According to a recent Fortinet survey, a total of 350 mid-to-large enterprise IT decision makers in Asia, as many as 85 percent of respondents are concerned about their firms' ability to secure corporate data in this new user-led IT environment. Most companies are not confident of or do not have the means to secure personal mobile devices: About 67 percent of respondents say they only allow the use of corporate mobile devices onto which security policies can be directly enforced. Another 26 percent of enterprises place responsibility for securing personal mobile endpoints directly with the users/owners of those devices - a dangerous practice.
Are companies justified in banning BYOD? What are the pros and cons?
In a BYOD world, organisations are limited in their ability to force device users to conform to corporate policies. The case for banning BYOD is obvious. The overall security of the network will be less compromised while the network's bandwidth may be less strained. Banning BYOD may also reduce data loss associated with misplaced or stolen devices. With devices operating outside the confines of the traditional brick and mortar enterprise, the potential for data loss increases significantly.
Nevertheless, most companies also believe the benefits are worth the risks. Some of the most common factors cited in support of BYOD are productivity increase and cost savings. Organisations can save money by investing in less hardware and software.
There are also cost savings related to device maintenance. It's clear that organisations will have to put in a fair amount of effort to adapt and switch to a new way of supporting their employees if they decide to embark on a BYOD strategy.

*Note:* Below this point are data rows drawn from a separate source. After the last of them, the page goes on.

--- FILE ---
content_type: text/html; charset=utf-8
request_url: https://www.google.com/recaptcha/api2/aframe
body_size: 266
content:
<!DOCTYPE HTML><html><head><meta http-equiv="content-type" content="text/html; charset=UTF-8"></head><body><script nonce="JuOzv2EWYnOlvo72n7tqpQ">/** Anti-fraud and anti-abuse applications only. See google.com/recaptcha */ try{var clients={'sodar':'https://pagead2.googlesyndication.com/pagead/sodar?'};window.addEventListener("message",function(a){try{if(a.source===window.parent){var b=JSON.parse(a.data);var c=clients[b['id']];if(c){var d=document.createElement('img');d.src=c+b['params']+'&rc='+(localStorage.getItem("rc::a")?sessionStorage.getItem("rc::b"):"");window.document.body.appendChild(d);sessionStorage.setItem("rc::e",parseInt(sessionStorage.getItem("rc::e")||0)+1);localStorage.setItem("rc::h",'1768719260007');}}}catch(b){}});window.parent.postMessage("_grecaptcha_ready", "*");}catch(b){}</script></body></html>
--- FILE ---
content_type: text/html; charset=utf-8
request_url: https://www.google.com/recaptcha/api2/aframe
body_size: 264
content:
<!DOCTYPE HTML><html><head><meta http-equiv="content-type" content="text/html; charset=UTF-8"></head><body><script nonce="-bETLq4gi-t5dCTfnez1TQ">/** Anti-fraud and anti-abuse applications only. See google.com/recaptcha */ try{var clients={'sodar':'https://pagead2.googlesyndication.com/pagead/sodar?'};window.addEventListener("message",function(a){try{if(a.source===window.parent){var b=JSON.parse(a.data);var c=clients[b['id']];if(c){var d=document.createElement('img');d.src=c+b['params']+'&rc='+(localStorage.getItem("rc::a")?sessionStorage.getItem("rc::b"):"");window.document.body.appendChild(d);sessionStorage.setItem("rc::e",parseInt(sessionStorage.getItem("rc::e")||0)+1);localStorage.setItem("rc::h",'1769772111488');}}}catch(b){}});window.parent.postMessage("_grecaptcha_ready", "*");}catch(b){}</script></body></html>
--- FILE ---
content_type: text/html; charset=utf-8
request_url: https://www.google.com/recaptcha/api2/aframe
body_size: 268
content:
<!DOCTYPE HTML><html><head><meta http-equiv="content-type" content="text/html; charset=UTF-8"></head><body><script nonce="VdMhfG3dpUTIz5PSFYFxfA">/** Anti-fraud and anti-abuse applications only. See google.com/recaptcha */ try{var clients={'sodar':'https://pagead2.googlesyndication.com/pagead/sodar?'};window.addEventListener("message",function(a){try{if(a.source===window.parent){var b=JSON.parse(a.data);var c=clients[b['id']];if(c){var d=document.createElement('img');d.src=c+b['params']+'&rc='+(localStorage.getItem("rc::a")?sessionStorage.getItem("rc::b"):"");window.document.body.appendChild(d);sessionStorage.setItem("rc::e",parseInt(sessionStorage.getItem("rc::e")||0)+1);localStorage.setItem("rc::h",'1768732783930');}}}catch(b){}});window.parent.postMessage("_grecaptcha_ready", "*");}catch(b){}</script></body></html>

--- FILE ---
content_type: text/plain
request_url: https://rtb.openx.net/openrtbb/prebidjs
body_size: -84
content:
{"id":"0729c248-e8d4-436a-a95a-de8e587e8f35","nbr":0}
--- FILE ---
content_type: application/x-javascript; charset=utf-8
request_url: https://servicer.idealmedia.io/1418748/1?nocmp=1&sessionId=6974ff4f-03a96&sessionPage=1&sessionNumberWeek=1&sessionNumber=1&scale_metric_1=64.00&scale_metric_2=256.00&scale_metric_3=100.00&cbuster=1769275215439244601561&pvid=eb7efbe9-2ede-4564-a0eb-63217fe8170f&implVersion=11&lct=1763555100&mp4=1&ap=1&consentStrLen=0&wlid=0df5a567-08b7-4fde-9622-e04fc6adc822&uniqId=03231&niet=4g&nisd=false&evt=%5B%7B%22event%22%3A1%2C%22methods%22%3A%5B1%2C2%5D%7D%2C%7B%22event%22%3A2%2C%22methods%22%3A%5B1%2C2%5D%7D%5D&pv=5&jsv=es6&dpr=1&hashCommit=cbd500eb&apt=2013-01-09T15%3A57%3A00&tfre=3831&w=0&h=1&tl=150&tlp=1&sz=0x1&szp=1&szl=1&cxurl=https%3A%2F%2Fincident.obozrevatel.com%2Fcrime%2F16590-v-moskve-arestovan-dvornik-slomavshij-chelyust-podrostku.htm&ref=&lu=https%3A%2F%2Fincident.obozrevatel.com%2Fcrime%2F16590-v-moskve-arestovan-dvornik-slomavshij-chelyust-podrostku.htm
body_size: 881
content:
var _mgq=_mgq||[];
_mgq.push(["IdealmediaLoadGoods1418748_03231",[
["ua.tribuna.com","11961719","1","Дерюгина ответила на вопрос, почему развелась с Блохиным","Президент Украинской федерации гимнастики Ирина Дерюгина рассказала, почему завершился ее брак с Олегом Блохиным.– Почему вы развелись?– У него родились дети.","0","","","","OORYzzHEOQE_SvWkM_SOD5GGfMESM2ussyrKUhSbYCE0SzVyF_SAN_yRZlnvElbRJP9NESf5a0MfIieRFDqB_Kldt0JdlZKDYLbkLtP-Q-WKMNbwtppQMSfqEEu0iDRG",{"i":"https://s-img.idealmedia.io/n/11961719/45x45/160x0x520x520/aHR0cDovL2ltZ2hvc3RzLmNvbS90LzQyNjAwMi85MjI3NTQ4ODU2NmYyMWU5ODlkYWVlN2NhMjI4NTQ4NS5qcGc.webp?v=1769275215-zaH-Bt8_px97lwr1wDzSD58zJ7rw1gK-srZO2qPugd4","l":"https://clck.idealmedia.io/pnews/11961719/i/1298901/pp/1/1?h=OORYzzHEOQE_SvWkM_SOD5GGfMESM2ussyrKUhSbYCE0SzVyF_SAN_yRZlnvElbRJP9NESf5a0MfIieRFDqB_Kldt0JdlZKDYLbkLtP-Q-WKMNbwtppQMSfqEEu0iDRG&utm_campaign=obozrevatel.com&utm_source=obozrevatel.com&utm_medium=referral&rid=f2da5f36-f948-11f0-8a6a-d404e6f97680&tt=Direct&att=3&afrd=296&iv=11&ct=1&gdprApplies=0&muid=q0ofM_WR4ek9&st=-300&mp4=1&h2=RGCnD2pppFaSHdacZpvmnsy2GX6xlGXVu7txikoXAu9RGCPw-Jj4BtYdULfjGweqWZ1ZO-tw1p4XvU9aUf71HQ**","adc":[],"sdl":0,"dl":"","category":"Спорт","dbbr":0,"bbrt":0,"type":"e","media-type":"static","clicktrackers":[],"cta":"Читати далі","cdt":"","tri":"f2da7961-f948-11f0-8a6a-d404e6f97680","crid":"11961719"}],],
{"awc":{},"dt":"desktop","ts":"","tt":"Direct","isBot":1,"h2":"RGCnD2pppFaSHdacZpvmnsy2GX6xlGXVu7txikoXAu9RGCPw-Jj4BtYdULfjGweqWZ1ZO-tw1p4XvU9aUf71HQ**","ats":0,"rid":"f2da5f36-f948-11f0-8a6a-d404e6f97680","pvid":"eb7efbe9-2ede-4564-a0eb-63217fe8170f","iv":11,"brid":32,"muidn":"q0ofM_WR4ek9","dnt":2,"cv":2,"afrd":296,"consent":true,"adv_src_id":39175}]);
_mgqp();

What are the security policies and tactics to securely protect companies from BYOD risks?
In order to address the balance between usability and security, organisations are taking a variety of steps. While some draconian approaches (such as denying all personal devices on the corporate network) might be warranted for extremely secure organisations, most organisations want to adopt a BYOD policy that offers some flexibility for users while enforcing corporate policies and adopting best practices. In order to address these requirements, organisations are taking the following approaches to addressing BYOD challenges.
Most organisations first address the BYOD challenges through explicit policies. This is where the organisation should decide the extent of any BYOD programme. Some organisations will still choose to limit access to certain data or applications. An organisation may also choose to require employees to have specific software installed on their device in order to use a personal device on the network.